Letter to the editor: Cover everyone and save money
I submitted the following letter to the editor of my local paper in response to a column they published about health care. It was printed in the April 27 edition with minor edits. Here is the original.
John Torinus’s column “Will latest hospital merger help consumers?” in the April 20 News Graphic laments the rising costs in health care and the arms race between providers and insurance companies. But he does not address the clear solution for a country that spends twice as much as other high-income nations for worse care: single-payer healthcare, also known as Medicare for All.
Health care costs are 16.8% of GDP and rising in America, compared to an average of 10.5% in high-income countries with single-payer systems. How has every other nation figured out a solution to rising health care costs while America has not? Simple: the “Medical Industrial Complex” actively seeks to undermine any attempt at a more efficient, cheaper, equitable, and quality system in this country.
Our byzantine system of private insurance, health care providers, and profit-maximizing pharmaceutical companies produces so much administrative overhead. Health care administration—not the care itself—costs $2,497 per person in the U.S. each year.

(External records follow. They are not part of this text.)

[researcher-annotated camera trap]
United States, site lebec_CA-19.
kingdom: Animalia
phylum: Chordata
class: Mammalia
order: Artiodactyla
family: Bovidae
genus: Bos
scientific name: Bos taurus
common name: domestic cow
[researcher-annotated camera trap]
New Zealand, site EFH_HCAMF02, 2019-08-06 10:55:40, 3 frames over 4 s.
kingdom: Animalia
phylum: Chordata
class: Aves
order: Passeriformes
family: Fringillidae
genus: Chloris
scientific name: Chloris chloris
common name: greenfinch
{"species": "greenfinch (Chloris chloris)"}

In Canada it’s $551. That’s 34% of America’s total expenditures on health partly going to massive pay packages for hospital executives, as Torinus points out. But he neglects to mention all the money flowing to private insurance, where most companies are for-profit (while most hospital systems are non-profit).
This is all in a country where 27.5 million Americans (10.2%) still have no health insurance, compared to 0% in nations with a universal single-payer system, like Canada and the U.K. An analysis of 22 single-payer proposals in the U.S. found an average net savings of 3.5% in the first year alone, and continued savings as the years go on. The economic case for Medicare for All is obvious: we can cover everyone and save money.